Extract:
..........

Components of operating results
We categorize our revenue into (1) lidar sensor and prototype revenue and (2) development revenue.
Lidar sensor and prototype revenue is primarily derived from the sale of components and license of technologies to tier 1 suppliers for mass market ADAS applications in the automotive market and the sale of lidar sensors directly to end-user customers in the Smart Infrastructure markets. Our lidar sensors are used in applications such as advanced driver assistance systems, autonomous vehicles, and intelligent transportation systems. Our customers include leading original equipment manufacturers and suppliers within the automotive and smart infrastructure industries. We anticipate strong revenue growth in the foreseeable future as we continue to form strategic partnerships and as the primary source of revenue shifts from prototype sales to sales of commercialized production-ready lidar sensors. Development revenue represents arrangements with tier 1 suppliers focused on the specific customization of our proprietary lidar capabilities to the customers' applications, typically involving development of customized lidar sensor prototypes for those customers. The timing of revenue recognition for development contracts is determined for each performance obligation based on the unique facts and circumstances within each development arrangement, which generally results in recognition at a point in time. This assessment is made at the outset of the arrangement for each performance obligation. Revenue is primarily derived from the sale of components and license of technologies to tier 1 suppliers for mass market ADAS applications in the automotive market and the sale of lidar sensors directly to end-user customers in the Smart Infrastructure markets. Our lidar sensors are used in applications such as advanced driver assistance systems, autonomous vehicles, and intelligent transportation systems. Our customers include leading original equipment manufacturers and suppliers within the automotive and smart infrastructure
industries. 30 Cost of Revenue Cost of revenue includes the manufacturing cost of our lidar sensors and components, which primarily consists of personnel-related costs directly associated with our manufacturing organization, and amounts paid to our third-party contract manufacturers and vendors. Our cost of revenue also includes cost of component inventory, product testing costs, an allocated portion of overhead costs, warranty expense, excess and obsolete inventory, and shipping costs. We expect cost of revenue to increase in absolute dollars in future periods. Increased costs for components, logistics and other supply chain expenses, driven in part by inflation and supply chain shortages, have negatively impacted, and may continue to negatively impact, our cost of revenue. Gross Margin Our gross margin in future periods will depend on a variety of factors including market conditions that may impact our pricing; product mix changes between established products and new products; excess and obsolete inventories; our cost structure for manufacturing operations, including third-party manufacturers, relative to volume. Our gross margin varies by product. We expect our gross margins to fluctuate over time, depending on the factors described above. Increased costs for components, logistics and other supply chain expenses, driven in part by inflation and supply chain shortages, have negatively impacted, and may continue to negatively impact, our gross margin. Operating Expenses
Research and development costs
Research and development expenses consist primarily of personnel-related costs, material expenses, permits, licenses, and professional services costs directly associated with our research and development activities. The remainder primarily relates to the allocated portion of overhead costs. Our research and development efforts are focused on enhancing and developing additional functionality for our existing products and on new product development, including new releases and upgrades to our lidar sensors. We expense research and development costs as incurred. We expect our research and development expenses to increase in absolute dollars as we increase our investment in software development to broaden the capabilities of our solutions and introduce new products and features.

..........

Provided records:
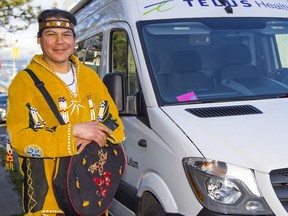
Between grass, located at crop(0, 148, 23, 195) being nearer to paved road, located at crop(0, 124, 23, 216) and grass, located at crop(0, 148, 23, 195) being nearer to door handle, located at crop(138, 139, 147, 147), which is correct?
paved road, located at crop(0, 124, 23, 216)

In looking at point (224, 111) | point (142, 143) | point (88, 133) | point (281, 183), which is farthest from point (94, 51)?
point (281, 183)

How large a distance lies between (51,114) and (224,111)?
136cm

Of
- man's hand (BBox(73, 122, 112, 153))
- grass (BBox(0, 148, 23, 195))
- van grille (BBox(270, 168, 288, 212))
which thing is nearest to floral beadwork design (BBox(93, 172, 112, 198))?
man's hand (BBox(73, 122, 112, 153))

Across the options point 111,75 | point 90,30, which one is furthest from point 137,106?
point 90,30

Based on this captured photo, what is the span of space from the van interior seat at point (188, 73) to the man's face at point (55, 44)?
1.20 meters

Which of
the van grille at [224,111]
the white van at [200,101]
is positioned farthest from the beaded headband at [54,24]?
the van grille at [224,111]

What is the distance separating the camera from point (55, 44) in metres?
2.77

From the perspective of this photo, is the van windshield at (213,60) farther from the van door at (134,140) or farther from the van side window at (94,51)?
the van side window at (94,51)

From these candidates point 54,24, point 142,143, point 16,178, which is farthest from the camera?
point 16,178

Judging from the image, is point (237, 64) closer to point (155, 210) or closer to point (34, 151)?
point (155, 210)

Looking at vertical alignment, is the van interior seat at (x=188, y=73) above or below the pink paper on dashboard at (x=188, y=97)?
above

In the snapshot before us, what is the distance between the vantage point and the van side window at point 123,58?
4.01 meters

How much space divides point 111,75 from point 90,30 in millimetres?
2206

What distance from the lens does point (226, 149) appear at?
297 cm
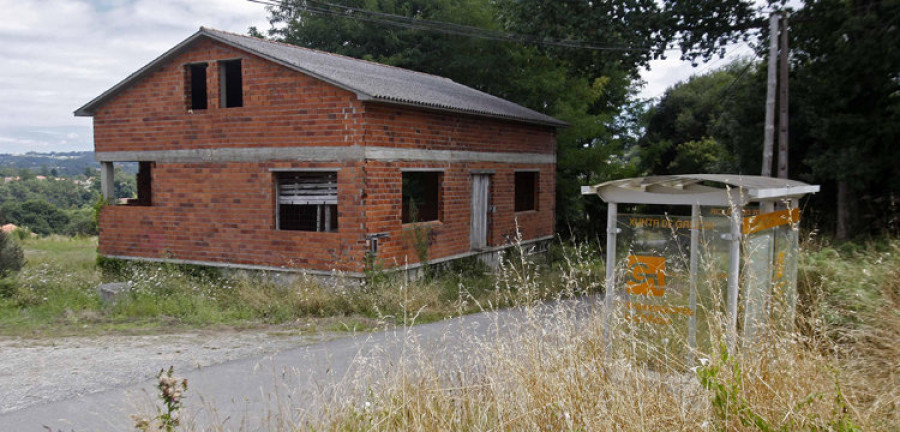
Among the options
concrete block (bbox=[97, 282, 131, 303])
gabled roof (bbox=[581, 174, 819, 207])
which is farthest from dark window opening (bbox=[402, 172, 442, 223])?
gabled roof (bbox=[581, 174, 819, 207])

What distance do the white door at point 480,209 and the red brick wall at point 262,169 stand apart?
26 centimetres

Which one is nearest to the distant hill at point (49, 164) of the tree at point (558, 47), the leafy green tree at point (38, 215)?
the leafy green tree at point (38, 215)

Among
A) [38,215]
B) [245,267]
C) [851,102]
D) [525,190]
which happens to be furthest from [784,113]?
[38,215]

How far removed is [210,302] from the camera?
1087cm

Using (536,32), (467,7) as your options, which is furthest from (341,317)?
(467,7)

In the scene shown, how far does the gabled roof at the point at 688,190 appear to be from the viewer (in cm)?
563

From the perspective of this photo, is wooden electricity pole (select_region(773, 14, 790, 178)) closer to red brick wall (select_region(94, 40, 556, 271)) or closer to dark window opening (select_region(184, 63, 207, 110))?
red brick wall (select_region(94, 40, 556, 271))

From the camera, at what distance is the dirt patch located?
6.30m

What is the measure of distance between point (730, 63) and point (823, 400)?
43.1 meters

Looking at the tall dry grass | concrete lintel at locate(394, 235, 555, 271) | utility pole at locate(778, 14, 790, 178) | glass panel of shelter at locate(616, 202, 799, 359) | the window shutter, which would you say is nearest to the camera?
the tall dry grass

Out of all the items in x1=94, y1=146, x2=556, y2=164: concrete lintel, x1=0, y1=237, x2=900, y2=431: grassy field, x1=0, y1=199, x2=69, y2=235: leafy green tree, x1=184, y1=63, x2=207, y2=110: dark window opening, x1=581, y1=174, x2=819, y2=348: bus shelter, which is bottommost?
x1=0, y1=199, x2=69, y2=235: leafy green tree

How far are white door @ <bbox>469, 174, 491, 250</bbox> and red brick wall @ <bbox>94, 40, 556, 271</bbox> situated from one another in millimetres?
263

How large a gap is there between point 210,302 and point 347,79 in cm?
449

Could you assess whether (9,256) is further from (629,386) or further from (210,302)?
(629,386)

..........

Your objective: Besides the manufacturing cost of lidar sensors and components, which costs does the operating results excerpt say the cost of revenue also includes?

The answer:
- Cost of component inventory
- Product testing costs
- An allocated portion of overhead costs
- Warranty expense
- Excess and obsolete inventory
- Shipping costs